Task prompt
Copy out every line of the records in which "async" can be found.

Source data
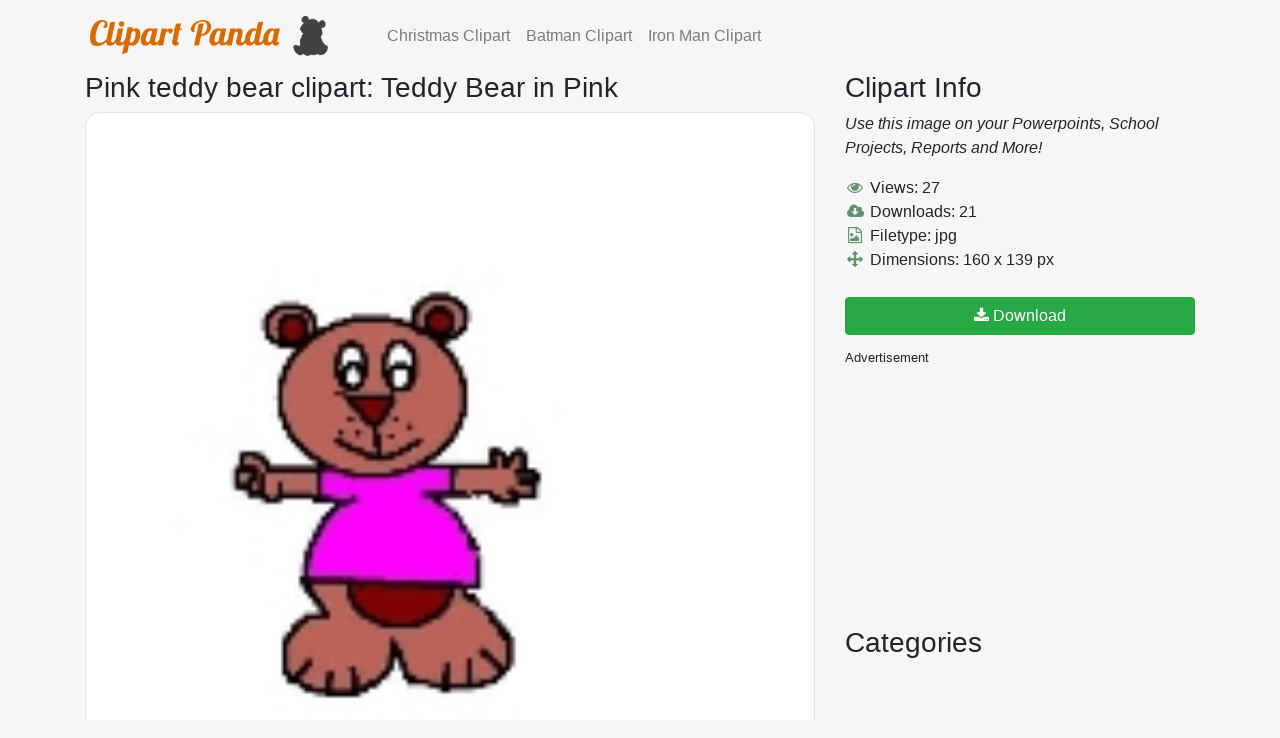

--- FILE ---
content_type: text/html; charset=utf-8
request_url: http://www.clipartpanda.com/clipart_images/teddy-bear-in-pink-50537607
body_size: 5426
content:
<!DOCTYPE html>
<html>
<head>
    <title>Teddy Bear in Pink | Clipart Panda - Free Clipart Images</title>
  <meta name="pink%20teddy%20bear%20clipart" content="free clipart for pink%20teddy%20bear%20clipart">

  <meta name="csrf-param" content="authenticity_token" />
<meta name="csrf-token" content="MtqTxHlWu61D6h5VUlGP2Jw6dL+9471tyjLO80I/TqqfF7g6y0vDaXCtKn1673++sfSpVXE9+jz5BIshFBDSAA==" />
  

  <link rel="stylesheet" media="all" href="/assets/application-abf5fc9aec4865ce039b28c0d722b3ea844898ade8e5fc4d67e02f3b17a1add3.css" data-turbolinks-track="reload" />
  <script src="/packs/js/application-9a65ad9de62d33d6e497.js" data-turbolinks-track="reload"></script>

  <meta name="viewport" content="width=device-width, initial-scale=1, shrink-to-fit=no">
    <title>Teddy Bear in Pink | Clipart Panda - Free Clipart Images</title>
  <meta name="pink%20teddy%20bear%20clipart" content="free clipart for pink%20teddy%20bear%20clipart">


  <link rel="shortcut icon" type="image/x-icon" href="/assets/favicon-66c824c9aae45ac86653b9cfcf262a469717c463c5b222f638356621fbb038a3.ico" />

  <link href="https://fonts.googleapis.com/css2?family=Lato:ital,wght@0,400;0,700;1,400&family=Open+Sans:ital,wght@0,400;0,600;1,400&display=swap" rel="stylesheet">

  <script>
    (function(i,s,o,g,r,a,m){i['GoogleAnalyticsObject']=r;i[r]=i[r]||function(){
    (i[r].q=i[r].q||[]).push(arguments)},i[r].l=1*new Date();a=s.createElement(o),
    m=s.getElementsByTagName(o)[0];a.async=1;a.src=g;m.parentNode.insertBefore(a,m)
    })(window,document,'script','//www.google-analytics.com/analytics.js','ga');

    ga('create', 'UA-52265051-1', 'clipartpanda.com');
    ga('send', 'pageview');

  </script>
  <script async src="//pagead2.googlesyndication.com/pagead/js/adsbygoogle.js"></script>
  <script>
    (adsbygoogle = window.adsbygoogle || []).push({
      google_ad_client: "ca-pub-4431006296319858",
      enable_page_level_ads: true
    });
  </script>
</head>
<body>

  <nav class="navbar navbar-expand-lg navbar-light">
      <div class="container">
        <a class="navbar-brand mr-5" href="/">
          <img class="main-logo" src="/assets/logo-b83ee7bb7ccc05660a8748d063490f52ba644f94a26f313a451a163525a1e3ce.png" />
        </a>
        <button class="navbar-toggler" type="button" data-toggle="collapse" data-target="#navbarNav" aria-controls="navbarNav" aria-expanded="false" aria-label="Toggle navigation">
          <span class="navbar-toggler-icon"></span>
        </button>
        <div class="collapse navbar-collapse" id="navbarNav">
          <ul class="navbar-nav">
            <a class="nav-item nav-link" href="/categories/christmas-clipart">
              Christmas Clipart
            </a>
          </ul>
          <ul class="navbar-nav">
            <a class="nav-item nav-link" href="/categories/batman-20clipart">
              Batman Clipart
            </a>
          </ul>
          <ul class="navbar-nav">
            <a class="nav-item nav-link" href="/categories/iron-man-clipart-free">
              Iron Man Clipart
            </a>
          </ul>
        </div>
      </div>
    </nav>

  <div class="container">

    <script>
  function Download(){
    window.open(pink-teddy-bear-clipart-teddy-bear-clip-art.jpg);
  }
</script>


<div class="row">
  <div class="col-lg-8">
    <h3>
        Pink teddy bear clipart: 
      Teddy Bear in Pink</h3>
    <div class="box">
      <img src=http://images.clipartpanda.com/pink-teddy-bear-clipart-teddy-bear-clip-art.jpg class="big" alt="pink%20teddy%20bear%20clipart">
    </div>
  </div>
  <div class="col-lg-4 sidebar">
    
    <div class="panel panel-default">
      <div class="panel-heading">
        <h3 class="panel-title">Clipart Info</h3>
      </div>
      <div class="panel-body">
        <p>
          <i>Use this image on your Powerpoints, School Projects, Reports and More!</i>
        </p>
        <i class="fa fa-eye fa-fw"></i> Views: 27<br>
        <i class="fa fa-cloud-download fa-fw"></i> Downloads: 21<br>
        <i class="fa fa-file-image-o fa-fw"></i> Filetype: jpg<br>
        <i class="fa fa-arrows fa-fw"></i> Dimensions: 160 x 139 px <br>
        <a target="_blank" class="btn btn-success btn-block" rel="nofollow" href="/clipart_images/teddy-bear-in-pink-50537607/download"><i class='fa fa-download'></i> Download</a>
      </div>
    </div>
    <small>Advertisement</small>
        <script async src="//pagead2.googlesyndication.com/pagead/js/adsbygoogle.js"></script>
        <!-- ClipartPanda 300x250 Rectangle -->
        <ins class="adsbygoogle"
             style="display:inline-block;width:300px;height:250px"
             data-ad-client="ca-pub-4431006296319858"
             data-ad-slot="1890327727"></ins>
        <script>
        (adsbygoogle = window.adsbygoogle || []).push({});
        </script>

    <div class="panel panel-default">
      <div class="panel-heading">
        <h3 class="panel-title">Categories</h3>

      </div>
      <div class="panel-body">

      </div>
    </div>
  
  </div>
</div>


  </div>  
  <div class="container footer">
    ©2020 ClipartPanda.com
    <span class="pull-right">
      <a class="" href="/about">About</a>&nbsp 
      <a class="" href="/terms">Terms</a>&nbsp
      <a class="" href="https://www.hqsubtitles.com">Movie Subtitles</a>&nbsp
      <a class="" href="https://www.callersafe.com">Number Lookup</a>&nbsp
    </span>  
  </div>
</body>
</html>


--- FILE ---
content_type: text/html; charset=utf-8
request_url: https://www.google.com/recaptcha/api2/aframe
body_size: 267
content:
<!DOCTYPE HTML><html><head><meta http-equiv="content-type" content="text/html; charset=UTF-8"></head><body><script nonce="qfuw-VYm1zDm2rXCXEmmcA">/** Anti-fraud and anti-abuse applications only. See google.com/recaptcha */ try{var clients={'sodar':'https://pagead2.googlesyndication.com/pagead/sodar?'};window.addEventListener("message",function(a){try{if(a.source===window.parent){var b=JSON.parse(a.data);var c=clients[b['id']];if(c){var d=document.createElement('img');d.src=c+b['params']+'&rc='+(localStorage.getItem("rc::a")?sessionStorage.getItem("rc::b"):"");window.document.body.appendChild(d);sessionStorage.setItem("rc::e",parseInt(sessionStorage.getItem("rc::e")||0)+1);localStorage.setItem("rc::h",'1768717304897');}}}catch(b){}});window.parent.postMessage("_grecaptcha_ready", "*");}catch(b){}</script></body></html>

Exercise answer
    m=s.getElementsByTagName(o)[0];a.async=1;a.src=g;m.parentNode.insertBefore(a,m)
  <script async src="//pagead2.googlesyndication.com/pagead/js/adsbygoogle.js"></script>
        <script async src="//pagead2.googlesyndication.com/pagead/js/adsbygoogle.js"></script>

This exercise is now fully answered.